### EXERCISE AIM:
Reproduce word for word every line from the one containing "File:Pasta-e-fagioli.jpg" through the end of the listing below; omit the pictures.
+++++
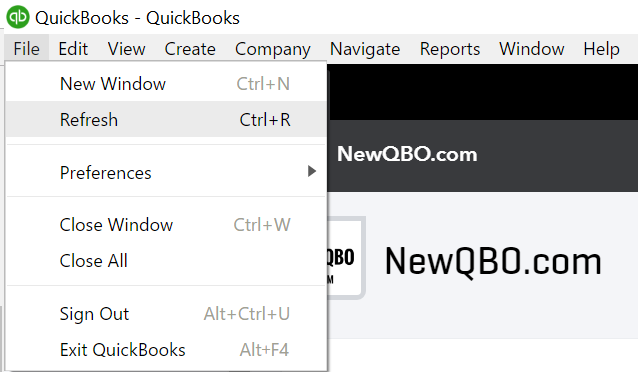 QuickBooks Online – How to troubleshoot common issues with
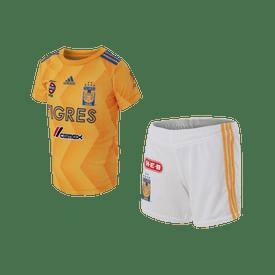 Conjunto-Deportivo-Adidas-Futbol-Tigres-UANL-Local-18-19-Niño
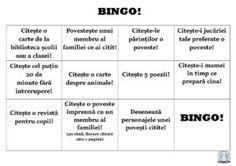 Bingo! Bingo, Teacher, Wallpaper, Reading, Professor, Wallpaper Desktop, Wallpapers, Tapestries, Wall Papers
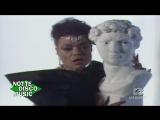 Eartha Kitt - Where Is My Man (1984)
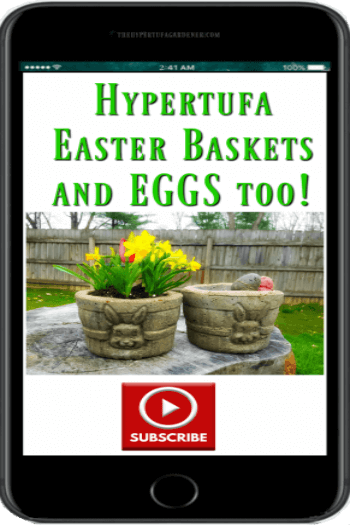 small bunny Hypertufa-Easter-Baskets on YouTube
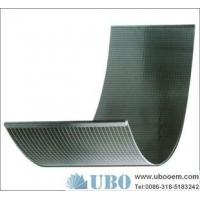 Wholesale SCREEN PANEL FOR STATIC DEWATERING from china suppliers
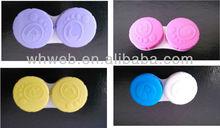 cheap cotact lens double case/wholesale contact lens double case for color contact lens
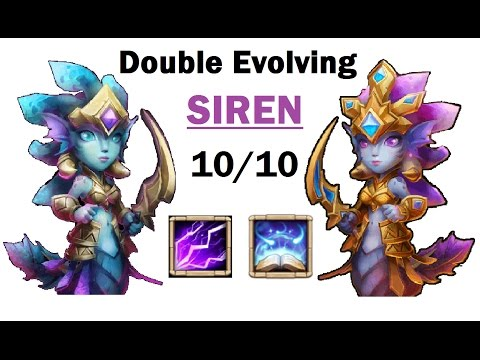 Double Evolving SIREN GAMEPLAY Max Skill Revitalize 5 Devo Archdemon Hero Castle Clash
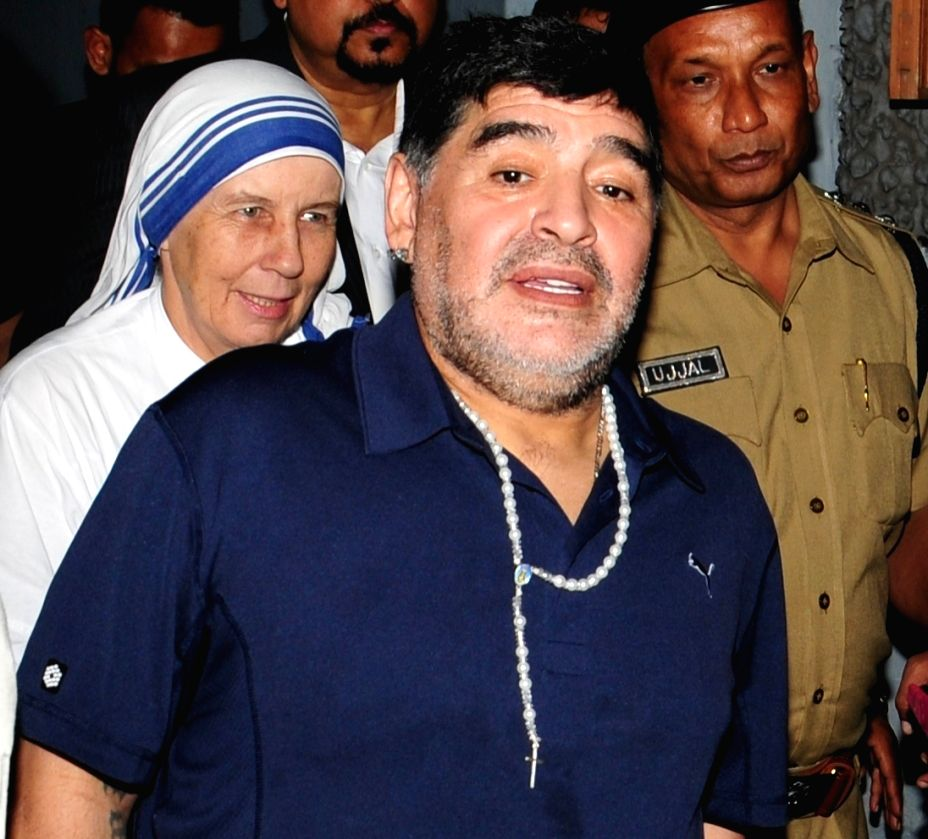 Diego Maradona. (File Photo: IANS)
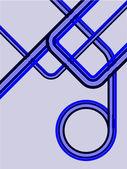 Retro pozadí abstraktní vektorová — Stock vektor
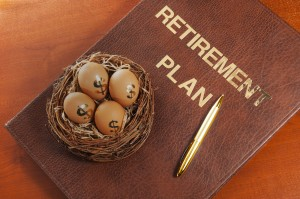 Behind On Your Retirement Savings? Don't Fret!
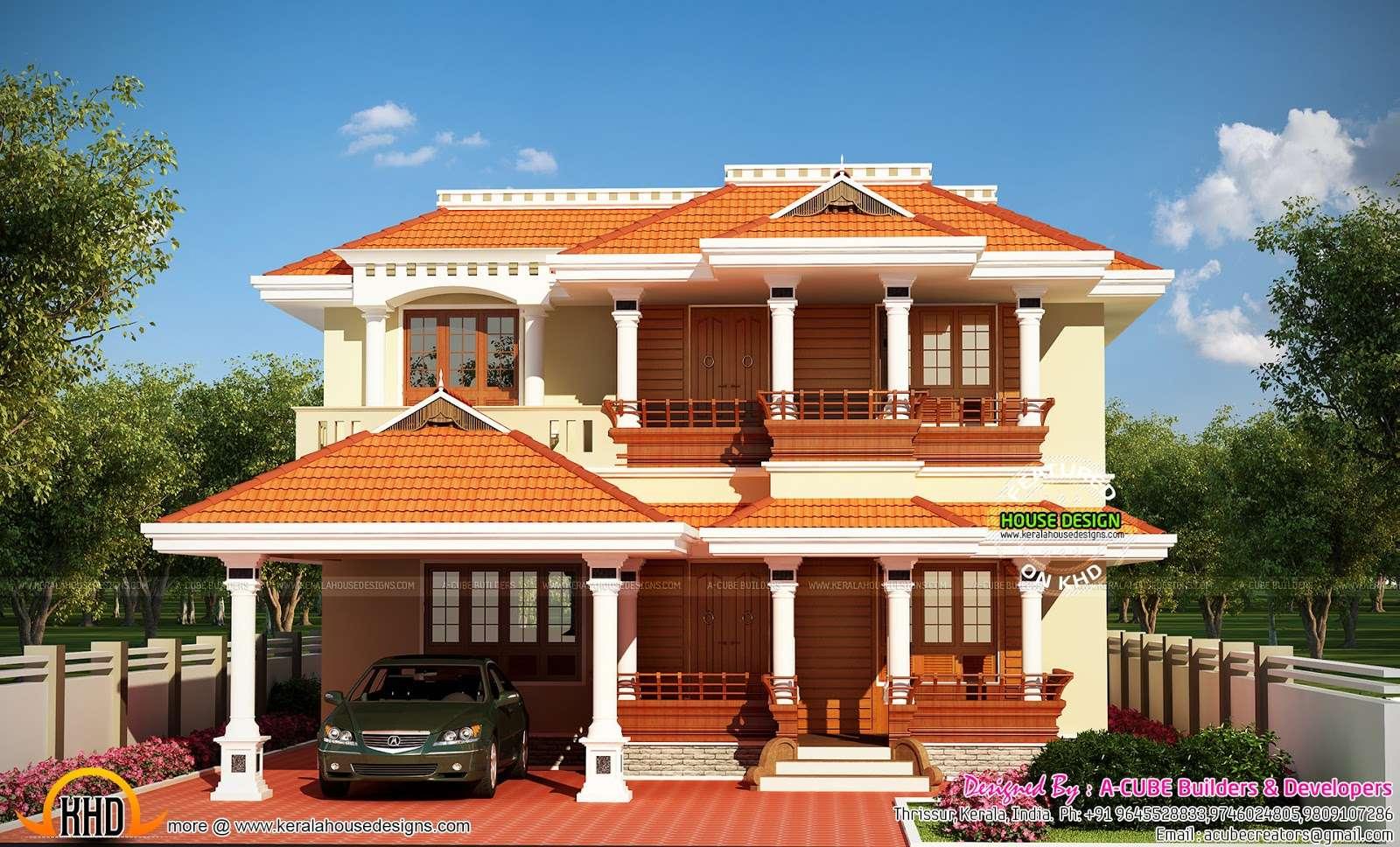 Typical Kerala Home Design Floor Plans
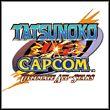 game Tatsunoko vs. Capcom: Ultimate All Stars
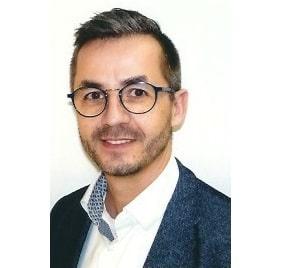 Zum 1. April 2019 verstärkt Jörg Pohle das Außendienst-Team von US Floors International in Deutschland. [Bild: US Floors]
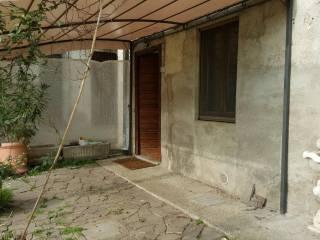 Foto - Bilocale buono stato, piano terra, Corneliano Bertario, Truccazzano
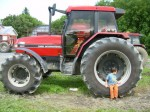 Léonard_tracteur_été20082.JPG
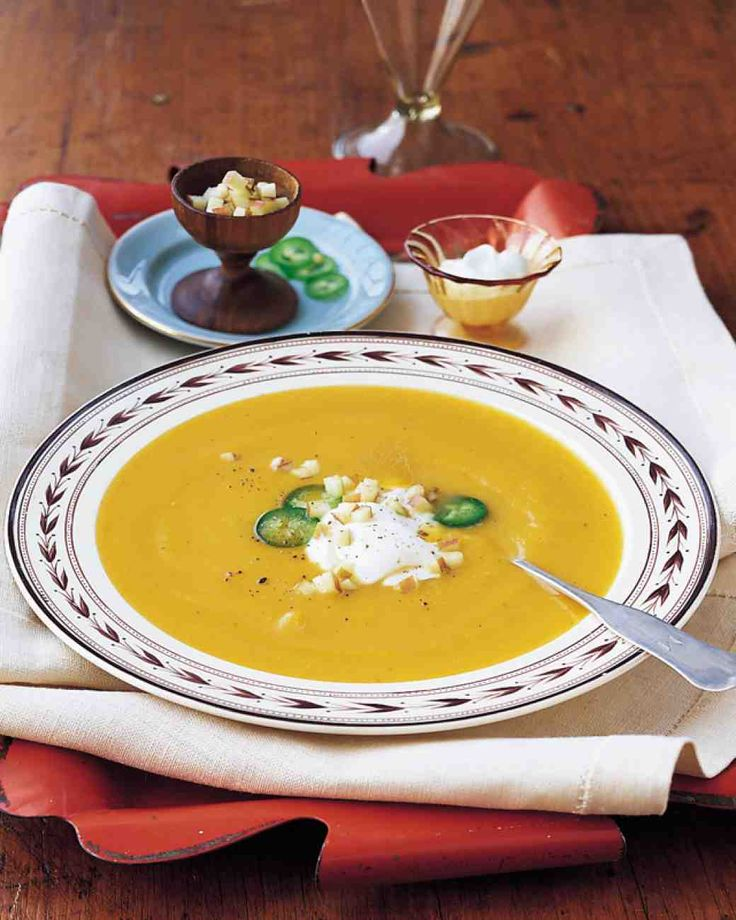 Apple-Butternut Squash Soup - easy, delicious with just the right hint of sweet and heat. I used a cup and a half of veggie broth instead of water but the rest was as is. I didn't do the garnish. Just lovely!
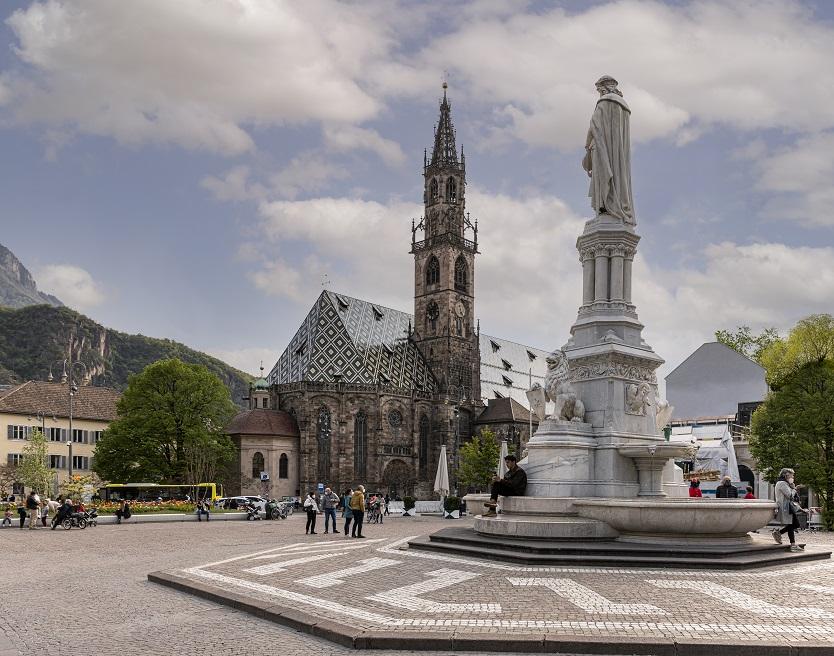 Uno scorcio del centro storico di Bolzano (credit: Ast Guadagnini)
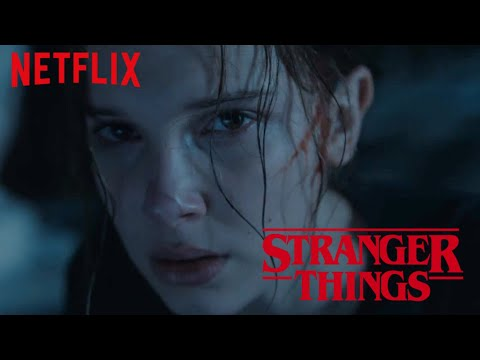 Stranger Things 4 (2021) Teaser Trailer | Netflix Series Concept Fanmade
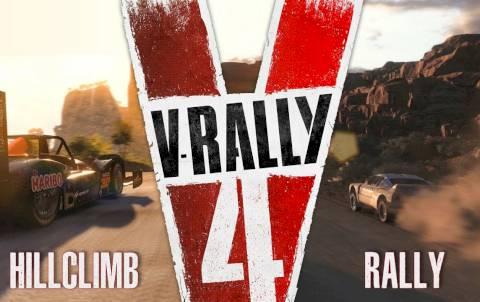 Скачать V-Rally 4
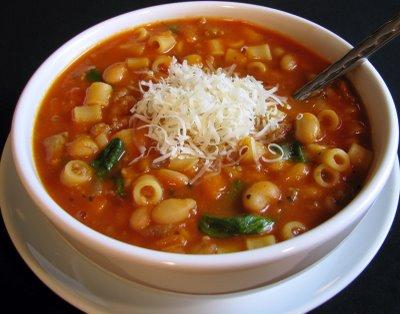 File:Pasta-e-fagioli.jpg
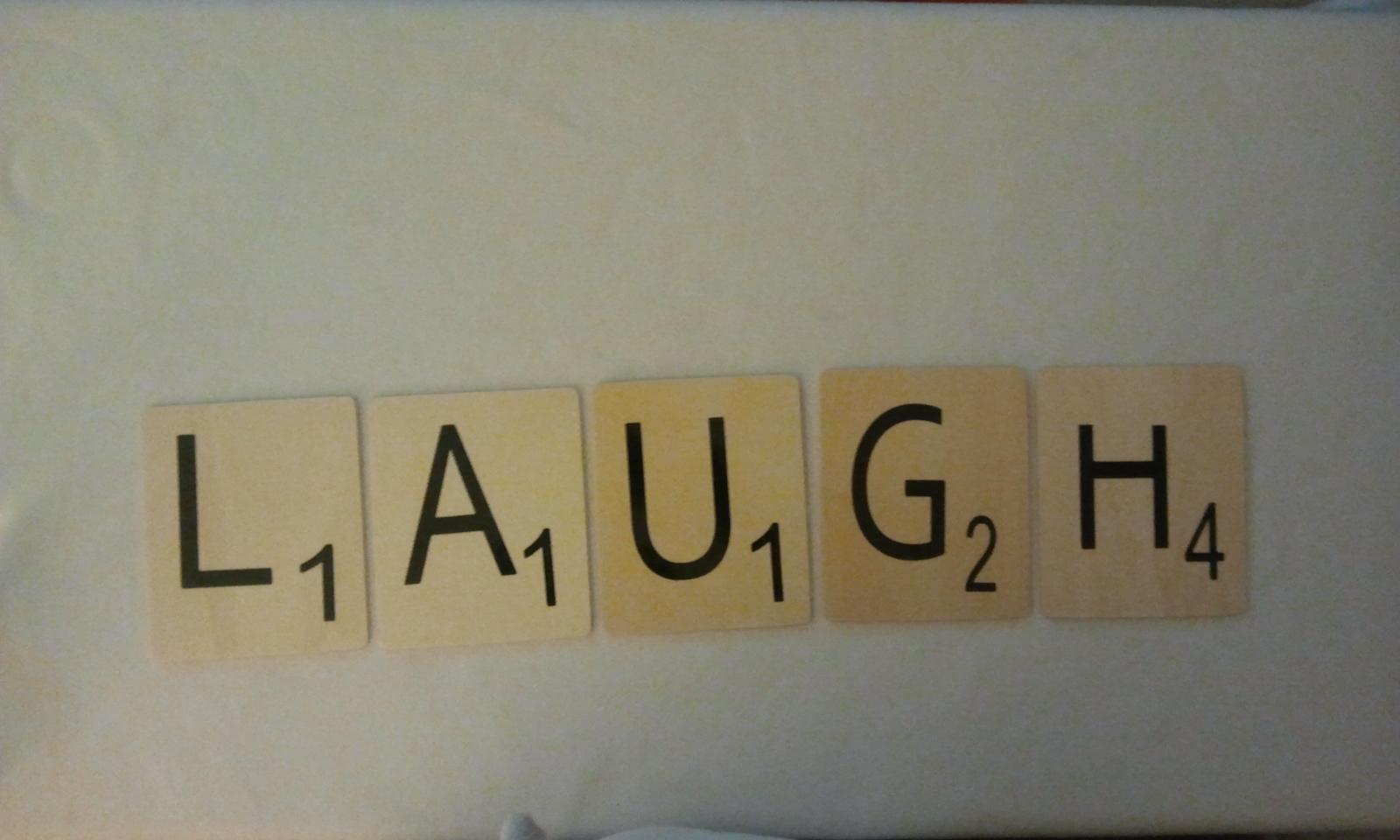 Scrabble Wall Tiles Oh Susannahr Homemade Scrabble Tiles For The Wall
+++++
### YOUR SOLUTION:
 File:Pasta-e-fagioli.jpg
 Scrabble Wall Tiles Oh Susannahr Homemade Scrabble Tiles For The Wall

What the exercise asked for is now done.